Come si usava fare nel Medioevo tagliando ogni rifornimento idrico alle cittadelle assediate, Trump ha ora trasformato un blocco economico già asfissiante in un assedio totale all’isola caraibica, bloccando con il ricatto dei dazi ogni rifornimento di petrolio e gas. A Cuba quasi tutta l’elettricità è generata con energie fossili: la produzione locale di petrolio copre circa il 40% del fabbisogno, ma le sue caratteristiche lo rendono inutilizzabile per il traffico automobilistico. Secondo il Financial Times le riserve termineranno tra due settimane: poi quasi tutto, salvo i servizi essenziali (ospedali, scuole, ecc.), compresa la produzione industriale, si fermerà.

Ricordiamoci che da decenni ogni anno l’Assemblea generale dell’Onu, di solito con il solo voto contrario degli Usa e di Israele, condanna il blocco economico statunitense. Non c’è dubbio quindi che secondo il diritto internazionale l’attuale assedio rappresenta un’escalation di una politica vieppiù criminale. Il blocco economico, iniziato 65 anni fa, è il più lungo della storia.

Allora fu giustificato come risposta alla nazionalizzazione di alcune imprese statunitensi da parte dei barbudos castristi: in realtà si voleva evitare che altri Paesi latinoamericani seguissero l’esempio cubano. Il risultato più importante fu di obbligare Cuba per sopravvivere a gettarsi nelle braccia dell’Unione Sovietica. Siccome l’Urss pagava i prodotti cubani, soprattutto lo zucchero, a un prezzo superiore a quello del mercato, a Cuba soprattutto negli anni Ottanta si viveva meglio che in molti altri Paesi dell’America Latina. Con la scomparsa dell’Unione Sovietica, venne il crollo: in pochi mesi il PiIL cubano diminuì del 50%, anche per la mancanza, a causa del blocco, di altri sbocchi economici. Nel cosiddetto “período especial”, ovvero tra il 1991 e il 1993, si rasentò quindi la fame. Cuba superò la prova aprendosi al turismo e grazie alla leadership carismatica di Fidel Castro.
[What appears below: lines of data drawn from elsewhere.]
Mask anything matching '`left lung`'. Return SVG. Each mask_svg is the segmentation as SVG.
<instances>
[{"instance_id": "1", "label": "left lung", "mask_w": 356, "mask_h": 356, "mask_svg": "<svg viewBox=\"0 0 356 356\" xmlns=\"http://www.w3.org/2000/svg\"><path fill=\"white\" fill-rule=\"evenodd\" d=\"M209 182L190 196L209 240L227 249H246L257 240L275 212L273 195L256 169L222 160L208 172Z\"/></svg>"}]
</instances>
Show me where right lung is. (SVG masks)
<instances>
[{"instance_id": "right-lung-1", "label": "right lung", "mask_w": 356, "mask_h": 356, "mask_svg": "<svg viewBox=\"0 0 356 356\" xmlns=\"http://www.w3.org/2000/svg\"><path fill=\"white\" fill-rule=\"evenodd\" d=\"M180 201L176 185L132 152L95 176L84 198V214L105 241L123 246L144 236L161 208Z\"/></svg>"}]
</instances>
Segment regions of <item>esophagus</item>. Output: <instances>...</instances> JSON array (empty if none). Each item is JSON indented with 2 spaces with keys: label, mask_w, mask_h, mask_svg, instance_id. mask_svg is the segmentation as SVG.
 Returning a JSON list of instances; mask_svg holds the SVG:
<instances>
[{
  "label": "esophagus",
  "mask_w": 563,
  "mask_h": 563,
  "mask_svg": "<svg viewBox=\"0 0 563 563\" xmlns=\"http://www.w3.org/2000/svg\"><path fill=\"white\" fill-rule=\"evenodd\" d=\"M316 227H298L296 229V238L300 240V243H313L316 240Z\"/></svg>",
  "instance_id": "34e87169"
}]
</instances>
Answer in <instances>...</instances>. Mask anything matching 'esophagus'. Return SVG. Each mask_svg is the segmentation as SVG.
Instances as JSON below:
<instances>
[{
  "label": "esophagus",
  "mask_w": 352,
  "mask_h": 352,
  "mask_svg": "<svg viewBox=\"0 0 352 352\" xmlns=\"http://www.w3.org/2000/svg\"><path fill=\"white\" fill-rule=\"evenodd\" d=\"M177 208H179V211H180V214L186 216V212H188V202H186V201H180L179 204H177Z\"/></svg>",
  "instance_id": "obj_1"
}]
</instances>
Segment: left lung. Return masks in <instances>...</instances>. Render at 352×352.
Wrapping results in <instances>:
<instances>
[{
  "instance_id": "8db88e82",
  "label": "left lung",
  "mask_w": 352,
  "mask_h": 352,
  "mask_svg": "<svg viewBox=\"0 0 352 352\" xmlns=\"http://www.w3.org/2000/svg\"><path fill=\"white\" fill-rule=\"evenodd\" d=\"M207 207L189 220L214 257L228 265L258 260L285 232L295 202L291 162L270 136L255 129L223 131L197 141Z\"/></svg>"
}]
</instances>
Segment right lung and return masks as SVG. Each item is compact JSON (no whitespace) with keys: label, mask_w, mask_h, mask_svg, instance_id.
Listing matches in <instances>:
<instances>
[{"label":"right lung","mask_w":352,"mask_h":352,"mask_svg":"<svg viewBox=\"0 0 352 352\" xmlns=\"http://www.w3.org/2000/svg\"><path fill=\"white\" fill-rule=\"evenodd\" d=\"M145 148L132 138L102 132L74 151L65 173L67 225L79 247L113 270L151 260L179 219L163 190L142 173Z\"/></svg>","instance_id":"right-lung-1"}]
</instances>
L’attuale crisi risale alla prima presidenza di Trump, che dopo aver annullato le moderate misure di apertura decise da Obama, rese asfissiante il blocco economico e inoltre, iscrivendo, con una decisione demenziale, Cuba tra i Paesi che sostengono il terrorismo, annullò ogni possibilità di traffico bancario con l’isola, riducendone anche l’atrattività turistica, perché chiunque andava a Cuba aveva poi difficoltà per entrare negli Stati Uniti. In questa situazione già difficile arrivò il Covid: grazie ai loro vaccini, tra i più efficaci mai prodotti, e con una chiusura dell’isola e di quasi ogni attività di invasione (Baia dei Porci), della prima potenza mondiale. Sempre più impantanato in ingravescienti problemi interni, Trump ha bisogno di altri successi internazionali, per non perdere le elezioni di midterm in novembre. C’è però un’altra ragione che spinge soprattutto il mafio-cubano Marco Rubio ad agire ora.
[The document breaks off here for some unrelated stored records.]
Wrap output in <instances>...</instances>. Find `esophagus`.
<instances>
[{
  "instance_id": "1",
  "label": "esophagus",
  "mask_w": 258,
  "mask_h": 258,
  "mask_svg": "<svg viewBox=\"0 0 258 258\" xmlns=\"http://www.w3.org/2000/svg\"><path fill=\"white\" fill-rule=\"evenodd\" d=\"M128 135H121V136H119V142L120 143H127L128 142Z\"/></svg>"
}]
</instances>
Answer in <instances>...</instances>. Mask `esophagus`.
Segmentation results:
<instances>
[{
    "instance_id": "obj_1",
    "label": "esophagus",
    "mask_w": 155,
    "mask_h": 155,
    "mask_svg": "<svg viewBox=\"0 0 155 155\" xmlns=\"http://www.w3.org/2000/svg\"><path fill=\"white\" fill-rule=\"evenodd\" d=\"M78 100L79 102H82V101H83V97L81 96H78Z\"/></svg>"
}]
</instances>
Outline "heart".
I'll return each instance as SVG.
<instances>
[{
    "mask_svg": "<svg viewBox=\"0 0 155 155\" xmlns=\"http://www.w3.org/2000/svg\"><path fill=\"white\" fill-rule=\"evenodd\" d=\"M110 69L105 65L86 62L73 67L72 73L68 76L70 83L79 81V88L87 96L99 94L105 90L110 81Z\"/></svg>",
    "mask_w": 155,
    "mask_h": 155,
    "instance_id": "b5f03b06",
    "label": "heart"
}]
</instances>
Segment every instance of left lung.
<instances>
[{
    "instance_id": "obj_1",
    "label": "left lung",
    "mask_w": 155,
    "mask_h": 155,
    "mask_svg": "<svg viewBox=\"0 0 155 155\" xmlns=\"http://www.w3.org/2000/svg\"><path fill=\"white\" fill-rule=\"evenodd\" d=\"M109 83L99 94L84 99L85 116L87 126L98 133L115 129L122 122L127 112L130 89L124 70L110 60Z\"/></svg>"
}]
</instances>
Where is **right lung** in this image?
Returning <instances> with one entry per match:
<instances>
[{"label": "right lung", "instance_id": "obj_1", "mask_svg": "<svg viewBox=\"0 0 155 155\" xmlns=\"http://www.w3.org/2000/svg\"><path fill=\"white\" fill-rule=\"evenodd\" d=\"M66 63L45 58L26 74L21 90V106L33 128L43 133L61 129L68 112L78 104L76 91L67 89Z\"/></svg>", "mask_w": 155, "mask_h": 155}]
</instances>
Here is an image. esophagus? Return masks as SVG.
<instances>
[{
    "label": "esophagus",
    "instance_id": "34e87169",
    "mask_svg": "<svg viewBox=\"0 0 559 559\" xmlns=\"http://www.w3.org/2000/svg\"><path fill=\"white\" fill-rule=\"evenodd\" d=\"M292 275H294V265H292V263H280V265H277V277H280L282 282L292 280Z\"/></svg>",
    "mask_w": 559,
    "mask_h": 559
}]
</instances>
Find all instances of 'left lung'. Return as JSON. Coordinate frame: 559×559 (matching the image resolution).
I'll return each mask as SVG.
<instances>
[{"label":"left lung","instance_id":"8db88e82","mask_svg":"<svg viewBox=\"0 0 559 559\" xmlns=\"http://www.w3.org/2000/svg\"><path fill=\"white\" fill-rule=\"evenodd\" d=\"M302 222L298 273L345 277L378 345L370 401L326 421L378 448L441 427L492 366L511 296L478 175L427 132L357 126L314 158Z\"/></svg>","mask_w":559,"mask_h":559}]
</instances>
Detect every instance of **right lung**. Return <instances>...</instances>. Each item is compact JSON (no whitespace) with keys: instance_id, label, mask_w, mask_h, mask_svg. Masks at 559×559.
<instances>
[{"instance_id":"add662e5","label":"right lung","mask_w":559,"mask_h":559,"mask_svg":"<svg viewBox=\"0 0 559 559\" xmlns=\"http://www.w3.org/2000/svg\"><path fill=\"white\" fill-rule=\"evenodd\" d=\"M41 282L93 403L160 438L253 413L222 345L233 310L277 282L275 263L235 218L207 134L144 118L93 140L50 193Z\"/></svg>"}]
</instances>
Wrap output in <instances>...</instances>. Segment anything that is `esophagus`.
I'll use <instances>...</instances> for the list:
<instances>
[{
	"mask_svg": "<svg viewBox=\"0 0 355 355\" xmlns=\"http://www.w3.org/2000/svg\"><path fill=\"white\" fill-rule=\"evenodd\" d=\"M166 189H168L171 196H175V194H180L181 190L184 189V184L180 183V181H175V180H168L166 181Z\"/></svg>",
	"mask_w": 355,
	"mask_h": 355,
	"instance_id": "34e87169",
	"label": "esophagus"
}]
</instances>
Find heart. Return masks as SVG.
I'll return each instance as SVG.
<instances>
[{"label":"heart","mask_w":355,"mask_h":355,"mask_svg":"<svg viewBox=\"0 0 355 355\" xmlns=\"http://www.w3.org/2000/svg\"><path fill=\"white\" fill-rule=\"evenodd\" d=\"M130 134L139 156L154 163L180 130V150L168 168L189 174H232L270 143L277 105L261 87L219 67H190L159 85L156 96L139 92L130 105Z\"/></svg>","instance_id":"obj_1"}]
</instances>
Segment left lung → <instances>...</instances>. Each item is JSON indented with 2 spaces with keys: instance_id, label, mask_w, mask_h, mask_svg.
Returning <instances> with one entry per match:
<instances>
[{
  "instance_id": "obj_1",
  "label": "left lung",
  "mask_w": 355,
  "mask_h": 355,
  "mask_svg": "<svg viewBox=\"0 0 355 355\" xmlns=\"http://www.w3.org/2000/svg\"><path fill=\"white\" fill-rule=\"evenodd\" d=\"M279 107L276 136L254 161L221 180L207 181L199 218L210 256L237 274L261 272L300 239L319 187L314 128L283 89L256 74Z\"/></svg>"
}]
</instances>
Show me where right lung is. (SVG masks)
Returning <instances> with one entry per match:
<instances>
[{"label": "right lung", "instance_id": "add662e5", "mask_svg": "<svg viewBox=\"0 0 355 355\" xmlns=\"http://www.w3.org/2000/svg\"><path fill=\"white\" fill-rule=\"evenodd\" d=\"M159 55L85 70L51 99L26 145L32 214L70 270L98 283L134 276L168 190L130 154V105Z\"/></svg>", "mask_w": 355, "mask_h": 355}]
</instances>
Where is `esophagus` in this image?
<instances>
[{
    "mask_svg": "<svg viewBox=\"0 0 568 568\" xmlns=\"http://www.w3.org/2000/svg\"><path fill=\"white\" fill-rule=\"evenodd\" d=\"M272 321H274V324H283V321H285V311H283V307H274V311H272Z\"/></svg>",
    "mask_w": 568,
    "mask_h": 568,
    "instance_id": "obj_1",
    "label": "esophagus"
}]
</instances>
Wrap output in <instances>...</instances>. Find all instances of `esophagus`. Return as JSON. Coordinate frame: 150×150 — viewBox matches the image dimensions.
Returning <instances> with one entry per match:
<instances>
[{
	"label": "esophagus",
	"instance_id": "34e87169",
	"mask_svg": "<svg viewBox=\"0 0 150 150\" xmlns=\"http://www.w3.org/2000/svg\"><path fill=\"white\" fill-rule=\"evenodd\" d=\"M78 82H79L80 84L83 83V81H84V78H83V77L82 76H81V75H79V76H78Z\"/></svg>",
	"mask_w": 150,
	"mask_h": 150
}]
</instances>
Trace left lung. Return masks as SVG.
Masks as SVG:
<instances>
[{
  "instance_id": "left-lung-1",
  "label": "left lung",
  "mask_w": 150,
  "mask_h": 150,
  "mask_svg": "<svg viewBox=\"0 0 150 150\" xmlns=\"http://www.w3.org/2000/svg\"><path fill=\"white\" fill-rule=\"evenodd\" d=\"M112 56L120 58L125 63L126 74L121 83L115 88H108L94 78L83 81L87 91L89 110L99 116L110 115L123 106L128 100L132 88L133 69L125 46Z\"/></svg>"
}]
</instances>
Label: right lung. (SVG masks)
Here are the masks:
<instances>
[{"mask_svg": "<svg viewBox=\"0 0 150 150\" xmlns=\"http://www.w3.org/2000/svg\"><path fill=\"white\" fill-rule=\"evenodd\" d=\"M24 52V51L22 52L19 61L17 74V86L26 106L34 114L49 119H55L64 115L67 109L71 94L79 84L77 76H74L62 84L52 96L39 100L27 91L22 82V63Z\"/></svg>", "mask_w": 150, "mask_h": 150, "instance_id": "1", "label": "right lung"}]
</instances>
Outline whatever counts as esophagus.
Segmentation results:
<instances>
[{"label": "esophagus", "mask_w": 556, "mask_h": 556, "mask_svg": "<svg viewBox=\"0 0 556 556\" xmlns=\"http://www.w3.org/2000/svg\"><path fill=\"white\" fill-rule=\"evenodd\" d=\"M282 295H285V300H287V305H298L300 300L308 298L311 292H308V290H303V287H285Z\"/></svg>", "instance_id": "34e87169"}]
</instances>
A Cuba, grazie anche all’aiuto della Cina, si stanno facendo grandi investimenti nelle rinnovabili, avantutto nell’energia solare. Tra un paio d’anni il rifornimento energetico non sarà più il tallone d’Achille che tormenta invece oggi il governo dell’Avana. L’assedio totale deve quindi avere luogo ora. Il governo cubano ha sicuramente fatto degli errori e si può essere nei suoi confronti anche parecchio critici. Obiettivamente non c’è però nessun dubbio che l’asfissiante blocco economico è di gran lunga la causa dominante dell’attuale grave crisi economica. Lo posso testimoniare anche personalmente come presidente di mediCuba-Europa. Addirittura per fornire aiuti sanitari essenziali, dobbiamo ricorrere, per poter sfuggire alle maglie del blocco, a una serie infinita di sotterfugi.
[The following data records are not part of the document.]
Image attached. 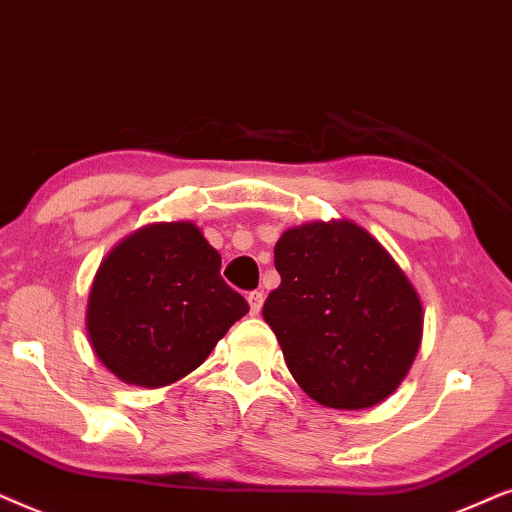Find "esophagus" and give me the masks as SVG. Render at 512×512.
I'll list each match as a JSON object with an SVG mask.
<instances>
[{
    "instance_id": "obj_1",
    "label": "esophagus",
    "mask_w": 512,
    "mask_h": 512,
    "mask_svg": "<svg viewBox=\"0 0 512 512\" xmlns=\"http://www.w3.org/2000/svg\"><path fill=\"white\" fill-rule=\"evenodd\" d=\"M262 302H264V292H262V290H252V292H248V304H250V311H252V313H260Z\"/></svg>"
}]
</instances>
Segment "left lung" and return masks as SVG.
<instances>
[{
  "label": "left lung",
  "instance_id": "1",
  "mask_svg": "<svg viewBox=\"0 0 512 512\" xmlns=\"http://www.w3.org/2000/svg\"><path fill=\"white\" fill-rule=\"evenodd\" d=\"M281 285L262 316L288 370L335 410L381 403L410 370L421 342V302L391 255L358 224L288 229L274 250Z\"/></svg>",
  "mask_w": 512,
  "mask_h": 512
}]
</instances>
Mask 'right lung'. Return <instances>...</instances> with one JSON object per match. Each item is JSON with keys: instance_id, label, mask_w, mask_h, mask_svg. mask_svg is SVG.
Here are the masks:
<instances>
[{"instance_id": "1", "label": "right lung", "mask_w": 512, "mask_h": 512, "mask_svg": "<svg viewBox=\"0 0 512 512\" xmlns=\"http://www.w3.org/2000/svg\"><path fill=\"white\" fill-rule=\"evenodd\" d=\"M192 222L149 224L107 255L88 297V337L126 384L168 386L196 370L250 311Z\"/></svg>"}]
</instances>
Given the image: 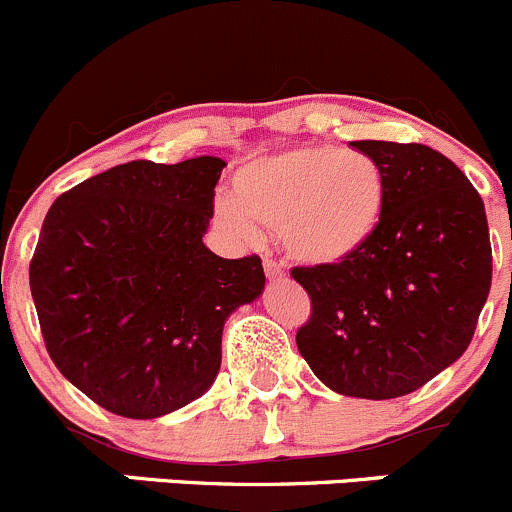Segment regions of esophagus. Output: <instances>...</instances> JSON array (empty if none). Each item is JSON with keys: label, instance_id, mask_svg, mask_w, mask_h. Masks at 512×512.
I'll use <instances>...</instances> for the list:
<instances>
[{"label": "esophagus", "instance_id": "1", "mask_svg": "<svg viewBox=\"0 0 512 512\" xmlns=\"http://www.w3.org/2000/svg\"><path fill=\"white\" fill-rule=\"evenodd\" d=\"M262 265H265V275H267V280H285V270H282V265H277L275 260H265L262 262Z\"/></svg>", "mask_w": 512, "mask_h": 512}]
</instances>
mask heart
I'll return each instance as SVG.
<instances>
[{
    "instance_id": "b5f03b06",
    "label": "heart",
    "mask_w": 512,
    "mask_h": 512,
    "mask_svg": "<svg viewBox=\"0 0 512 512\" xmlns=\"http://www.w3.org/2000/svg\"><path fill=\"white\" fill-rule=\"evenodd\" d=\"M235 197H217L215 217L237 237L257 226L277 230L280 245L307 267H335L360 255L388 207V180L367 152L305 145L257 157L232 180Z\"/></svg>"
}]
</instances>
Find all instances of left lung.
<instances>
[{
	"label": "left lung",
	"mask_w": 512,
	"mask_h": 512,
	"mask_svg": "<svg viewBox=\"0 0 512 512\" xmlns=\"http://www.w3.org/2000/svg\"><path fill=\"white\" fill-rule=\"evenodd\" d=\"M350 145L380 162L388 207L360 255L292 270L312 300L297 350L335 393L390 400L423 388L468 350L493 280L488 217L478 190L440 152Z\"/></svg>",
	"instance_id": "8db88e82"
}]
</instances>
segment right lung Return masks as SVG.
I'll list each match as a JSON object with an SVG mask.
<instances>
[{"instance_id": "add662e5", "label": "right lung", "mask_w": 512, "mask_h": 512, "mask_svg": "<svg viewBox=\"0 0 512 512\" xmlns=\"http://www.w3.org/2000/svg\"><path fill=\"white\" fill-rule=\"evenodd\" d=\"M227 162L137 160L54 200L29 287L57 370L104 410L155 420L212 388L222 330L265 290L260 257L202 242Z\"/></svg>"}]
</instances>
Anche di fronte all’acutizzazione di questo assedio di tipo medioevale a una piccola isola di dieci milioni di abitanti da parte della prima potenza mondiale, il silenzio dei governi occidentali, compreso il nostro, rimane assordante. Dopo quanto non hanno fatto durante i due anni dall’inizio del genocidio a Gaza, la loro pusillanimità non è più da dimostrare. A Cuba la situazione è estremamente pesante e difficile. A noi pare disperata. Non escludo però che i cubani, fieri del loro orgoglioso nazionalismo, grazie al quale sono usciti a testa alta da altre dure prove, potrebbero magari ancora una volta sorprenderci.